» Texto de origem:
Na produção, a jovem faz de tudo um pouco. Ajuda a fazer as linguiças, as massas e os temperos. Ela acredita que, junto com o irmão, agrega conhecimento adquirido em oportunidades que os pais não tiveram. "Minha mãe é uma pessoa nova, mas ela estudou muito pouco. Não tem conhecimento sobre algumas coisas, então nós ajudamos." A produção de embutidos, que chega a 600 quilos por semana, é vendida em uma feira que acontece nas quartas-feiras e aos sábados em Sapiranga. Os produtos são vendidos por quilo e custam, em média, R$ 10,00. Neste ano, a agroindústria participou de sua primeira Expointer, sonho concretizado graças à presença dos jovens. "Agora conseguimos nos organizar para participar porque meu irmão dá conta de ajudar os meus pais e eu posso vir sozinha."
Sobre o futuro no campo, Ruana quer estar sempre à frente da produção para manter a qualidade dos embutidos vendidos pela família há 19 anos. O desejo de ser médica foi substituído pelo interesse de ingressar no curso de Engenharia de Alimentos. "Por enquanto é todo mundo junto para tentar crescer mais e vender para outras cidades."

Emater oferece capacitações no Interior

Preocupada em profissionalizar o jovem do campo, a Emater-RS lançou o curso de empreendedorismo rural, iniciado como piloto em 2018 no centro de treinamento de Canguçu, cidade gaúcha conhecida pelo grande número de propriedades de agricultura familiar. Neste ano, o projeto começou a operar também nas unidades de Erechim e Montenegro. Clarice Bock, responsável pela juventude rural da Emater, explica que o curso busca instruir jovens que já têm interesse em dar continuidade aos negócios familiares.
"Quem mais busca o curso são os jovens que têm algum interesse por ficar no meio rural. E também quem quer se capacitar, porque se está capacitado e entende a importância de permanecer no meio rural, vai querer cada vez mais se especializar e ficar na sua propriedade."

» Dados fornecidos:
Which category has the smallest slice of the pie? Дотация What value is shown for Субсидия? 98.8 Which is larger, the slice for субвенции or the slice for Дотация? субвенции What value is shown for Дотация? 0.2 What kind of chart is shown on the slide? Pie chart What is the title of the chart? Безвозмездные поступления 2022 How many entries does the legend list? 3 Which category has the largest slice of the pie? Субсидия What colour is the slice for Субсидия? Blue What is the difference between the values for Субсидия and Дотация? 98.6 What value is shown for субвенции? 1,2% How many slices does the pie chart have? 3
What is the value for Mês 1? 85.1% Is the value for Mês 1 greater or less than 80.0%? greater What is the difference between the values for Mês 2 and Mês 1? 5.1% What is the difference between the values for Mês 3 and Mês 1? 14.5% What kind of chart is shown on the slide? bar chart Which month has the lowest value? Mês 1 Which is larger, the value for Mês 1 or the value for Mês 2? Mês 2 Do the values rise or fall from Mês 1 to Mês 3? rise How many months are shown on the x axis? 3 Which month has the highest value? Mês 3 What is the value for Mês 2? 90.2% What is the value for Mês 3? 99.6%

» O que fazer:
[a] Segundo o texto sobre jovens no campo, quantos quilos de embutidos a produção da família chega a fazer por semana?
[b] Escreva a continuação do texto sobre jovens no campo e os cursos da Emater, começando logo após a última frase.
Os dados não têm relação com o texto de origem.

» Respostas do exercício:
[a] A produção chega a 600 quilos por semana.

[b]
O curso pode ter de seis a oito módulos com duração de três dias por mês. Depois desse período, a Emater segue acompanhando a atividade dos jovens dentro das propriedades familiares. "Em 2018, tivemos 27 jovens e, neste ano, estamos com uma média de 25 jovens em cada curso." Em 2020, o curso deve estar disponível em todas as regionais da Emater. Talita Vargas, 20 anos, começou em junho na unidade de Montenegro para ajudar na implantação do trabalho da família no campo. "Estou voltando da cidade para a agricultura. Meus pais se aposentaram e decidiram retornar para o campo. Sou técnica em Agropecuária e quis acompanhar, porque é uma área que queria seguir." Gildriane Avila, 20 anos, também viu no curso de empreendedorismo rural uma maneira de profissionalizar a sua atuação no campo. "Meu intuito é a busca de uma vida mais sustentável. Sou técnica em Meio Ambiente, então procurei esse lado. No início desse ano, dei início a um projeto de agro floresta onde eu moro", conta. 
Trabalhando diretamente com os jovens do meio rural, Clarice percebe uma mudança na maneira como a geração encara o trabalho no campo. "Existe uma valorização da agricultura. É muito importante o diálogo nas famílias para que o jovem decida permanecer no campo. Tem que partir dos pais também essa vontade que os filhos permaneçam e ter diálogo para que isso aconteça."
A seriedade como a profissão é vista acarreta na busca por mais capacitação, acredita Clarice.
"Os jovens estão se qualificando cada vez mais. Nos cursos temos gente fazendo Veterinária, Agronomia, Administração, cursos técnicos. Porque hoje, para ser um agricultor, tu não podes ser um mero agricultor, tem que ser um profissional daquela atividade que tu realizas. Temos muitas pessoas da cidade que estão saindo da cidade porque querem ser agricultores. Só vai ficar no meio rural quem quer e gosta dessa atividade."